Aim of the exercise: Format the stretch from the start of the rows through the line containing "1097 centimetres" as a JSON list of strings, one string per line. Leave out blank lines and the pictures.

====

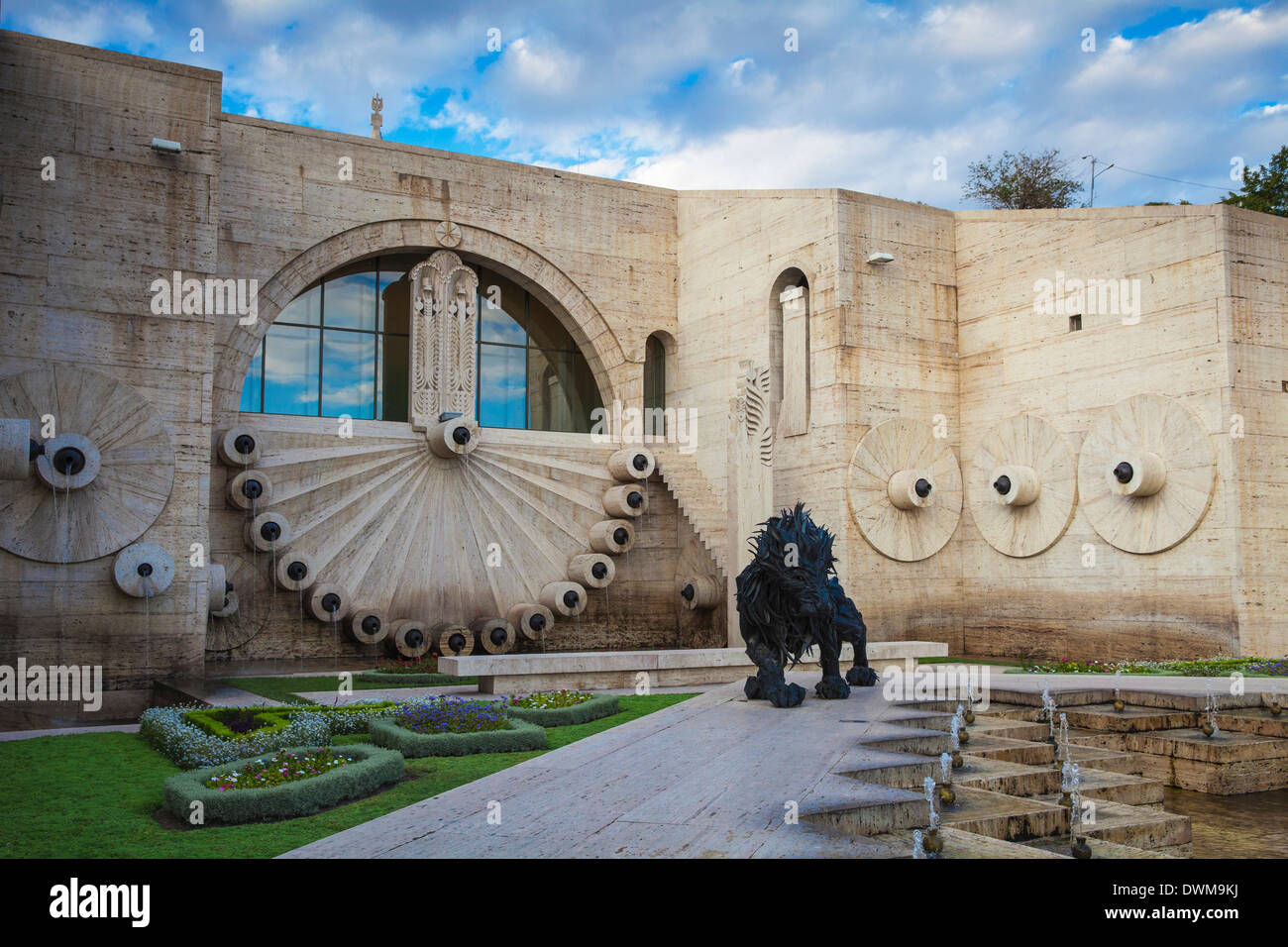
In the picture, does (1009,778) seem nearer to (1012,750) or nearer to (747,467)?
(1012,750)

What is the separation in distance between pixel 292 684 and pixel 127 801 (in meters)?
7.59

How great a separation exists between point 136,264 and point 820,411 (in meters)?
10.8

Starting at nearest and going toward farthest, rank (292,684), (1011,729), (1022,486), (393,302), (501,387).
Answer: (1011,729) → (292,684) → (1022,486) → (393,302) → (501,387)

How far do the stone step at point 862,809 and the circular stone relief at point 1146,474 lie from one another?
1097 centimetres

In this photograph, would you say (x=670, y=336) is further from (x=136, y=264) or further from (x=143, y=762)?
(x=143, y=762)

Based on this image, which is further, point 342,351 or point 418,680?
point 342,351

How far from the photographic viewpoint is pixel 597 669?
12.2m

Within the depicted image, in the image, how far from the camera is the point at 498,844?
464 cm

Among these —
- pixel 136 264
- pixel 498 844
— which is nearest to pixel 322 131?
pixel 136 264

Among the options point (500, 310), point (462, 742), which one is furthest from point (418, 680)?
point (500, 310)

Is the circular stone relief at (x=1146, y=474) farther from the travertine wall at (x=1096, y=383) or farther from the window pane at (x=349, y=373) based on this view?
the window pane at (x=349, y=373)

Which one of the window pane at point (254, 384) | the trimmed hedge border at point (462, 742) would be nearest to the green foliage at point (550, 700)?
the trimmed hedge border at point (462, 742)

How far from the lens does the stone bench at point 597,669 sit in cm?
1195

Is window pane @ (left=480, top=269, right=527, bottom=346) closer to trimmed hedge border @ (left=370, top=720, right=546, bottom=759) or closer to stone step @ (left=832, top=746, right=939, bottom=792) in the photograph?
trimmed hedge border @ (left=370, top=720, right=546, bottom=759)
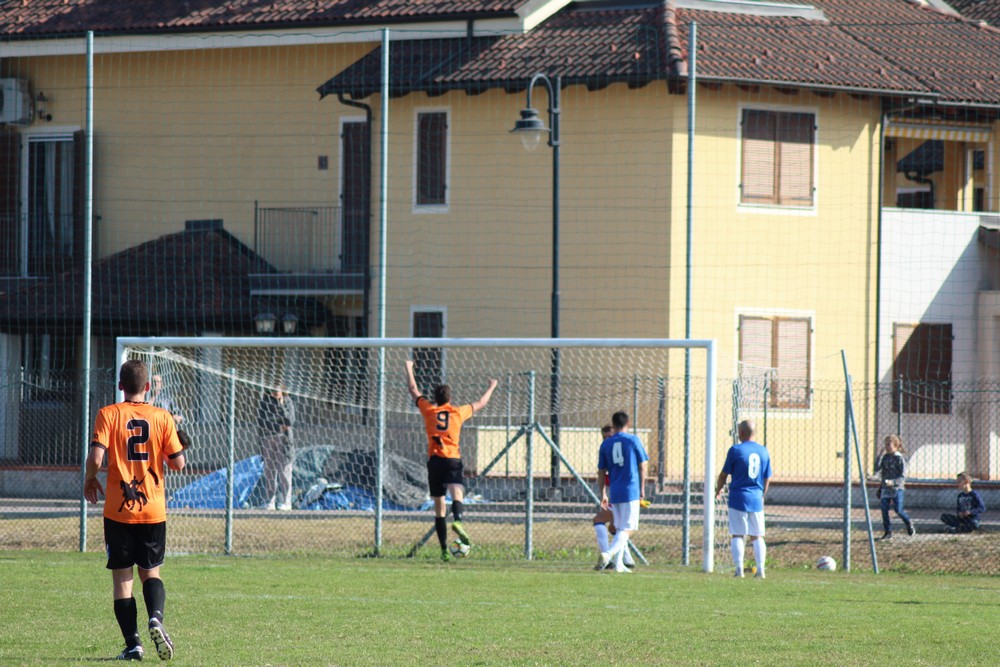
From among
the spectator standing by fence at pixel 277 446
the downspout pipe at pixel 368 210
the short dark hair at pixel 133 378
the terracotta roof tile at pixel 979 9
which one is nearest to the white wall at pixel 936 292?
the terracotta roof tile at pixel 979 9

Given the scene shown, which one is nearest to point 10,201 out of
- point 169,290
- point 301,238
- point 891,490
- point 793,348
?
point 169,290

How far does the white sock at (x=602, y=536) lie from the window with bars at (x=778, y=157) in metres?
10.3

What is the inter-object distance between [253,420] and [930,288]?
12.2 m

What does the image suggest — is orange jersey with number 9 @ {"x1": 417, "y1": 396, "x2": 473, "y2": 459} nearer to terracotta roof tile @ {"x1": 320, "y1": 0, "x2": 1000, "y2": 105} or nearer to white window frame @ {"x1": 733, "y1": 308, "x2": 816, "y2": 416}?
white window frame @ {"x1": 733, "y1": 308, "x2": 816, "y2": 416}

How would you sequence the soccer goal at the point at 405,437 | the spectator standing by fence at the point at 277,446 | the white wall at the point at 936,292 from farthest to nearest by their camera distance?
1. the white wall at the point at 936,292
2. the spectator standing by fence at the point at 277,446
3. the soccer goal at the point at 405,437

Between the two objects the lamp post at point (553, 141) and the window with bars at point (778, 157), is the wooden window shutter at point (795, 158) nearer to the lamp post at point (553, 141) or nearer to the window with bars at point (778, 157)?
the window with bars at point (778, 157)

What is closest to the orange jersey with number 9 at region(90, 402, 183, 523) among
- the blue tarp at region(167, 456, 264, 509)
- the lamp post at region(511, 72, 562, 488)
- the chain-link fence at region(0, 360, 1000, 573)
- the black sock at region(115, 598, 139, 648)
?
the black sock at region(115, 598, 139, 648)

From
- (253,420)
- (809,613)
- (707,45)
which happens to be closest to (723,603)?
(809,613)

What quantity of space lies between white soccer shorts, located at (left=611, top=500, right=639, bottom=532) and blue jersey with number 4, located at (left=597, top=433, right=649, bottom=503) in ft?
0.18

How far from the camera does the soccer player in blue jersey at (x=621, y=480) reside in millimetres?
15484

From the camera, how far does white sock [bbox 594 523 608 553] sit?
15734 millimetres

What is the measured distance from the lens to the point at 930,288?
2636 cm

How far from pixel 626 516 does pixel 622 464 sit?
550 mm

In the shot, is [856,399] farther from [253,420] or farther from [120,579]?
[120,579]
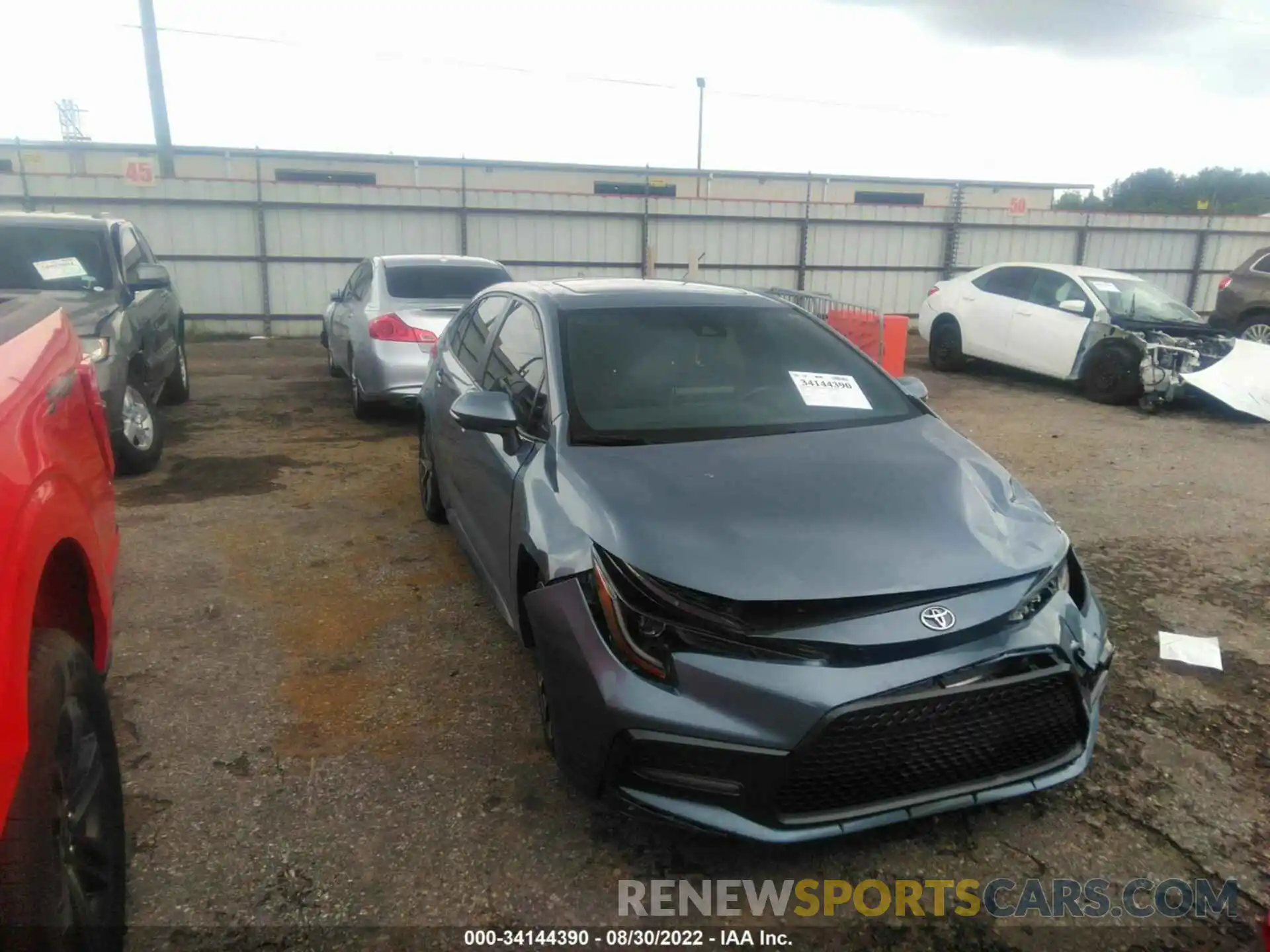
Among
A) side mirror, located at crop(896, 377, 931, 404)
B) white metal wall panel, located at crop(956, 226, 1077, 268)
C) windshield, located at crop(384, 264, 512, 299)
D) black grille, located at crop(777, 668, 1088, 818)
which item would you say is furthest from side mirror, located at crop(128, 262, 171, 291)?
white metal wall panel, located at crop(956, 226, 1077, 268)

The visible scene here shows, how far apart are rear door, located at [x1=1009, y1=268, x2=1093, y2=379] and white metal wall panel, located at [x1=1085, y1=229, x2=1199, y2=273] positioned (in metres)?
7.79

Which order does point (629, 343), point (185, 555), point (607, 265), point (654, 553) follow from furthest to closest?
1. point (607, 265)
2. point (185, 555)
3. point (629, 343)
4. point (654, 553)

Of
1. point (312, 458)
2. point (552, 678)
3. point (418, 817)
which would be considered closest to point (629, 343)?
point (552, 678)

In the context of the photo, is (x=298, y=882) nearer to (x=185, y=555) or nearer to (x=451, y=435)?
(x=451, y=435)

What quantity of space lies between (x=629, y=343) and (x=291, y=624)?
194 centimetres

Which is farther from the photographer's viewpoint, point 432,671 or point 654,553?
point 432,671

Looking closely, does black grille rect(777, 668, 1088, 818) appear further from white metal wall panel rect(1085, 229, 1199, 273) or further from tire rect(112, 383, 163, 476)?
white metal wall panel rect(1085, 229, 1199, 273)

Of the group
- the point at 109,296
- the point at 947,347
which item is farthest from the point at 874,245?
the point at 109,296

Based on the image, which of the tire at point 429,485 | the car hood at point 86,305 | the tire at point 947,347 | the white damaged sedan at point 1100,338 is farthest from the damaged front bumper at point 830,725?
the tire at point 947,347

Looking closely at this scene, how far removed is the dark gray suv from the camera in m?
5.81

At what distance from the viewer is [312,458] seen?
6730mm

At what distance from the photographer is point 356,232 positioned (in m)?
14.2

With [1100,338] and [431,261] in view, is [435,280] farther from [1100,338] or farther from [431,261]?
[1100,338]

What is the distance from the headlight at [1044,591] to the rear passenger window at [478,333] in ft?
8.71
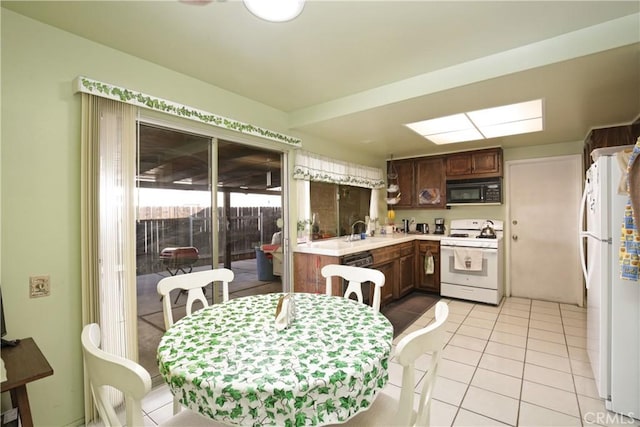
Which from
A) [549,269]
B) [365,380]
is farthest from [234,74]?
[549,269]

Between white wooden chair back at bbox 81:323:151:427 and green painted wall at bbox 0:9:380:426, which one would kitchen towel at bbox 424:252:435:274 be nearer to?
green painted wall at bbox 0:9:380:426

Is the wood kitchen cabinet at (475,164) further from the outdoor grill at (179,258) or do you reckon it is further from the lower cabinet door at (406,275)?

====

Task solution:
[
  "In the picture, does (1009,778) seem nearer to (1012,750) or nearer to (747,467)?",
  "(1012,750)",
  "What is the separation in distance between pixel 292 684 and pixel 127 801 (in meters)?",
  "7.59",
  "How great a separation exists between point 136,264 and point 820,411 (in meters)?",
  "10.8",
  "Starting at nearest and going toward farthest, rank (292,684), (1011,729), (1022,486), (393,302), (501,387).",
  "Answer: (1011,729) → (292,684) → (1022,486) → (393,302) → (501,387)",
  "How far do the stone step at point 862,809 and the circular stone relief at point 1146,474 lie from one another?",
  "1097 centimetres"
]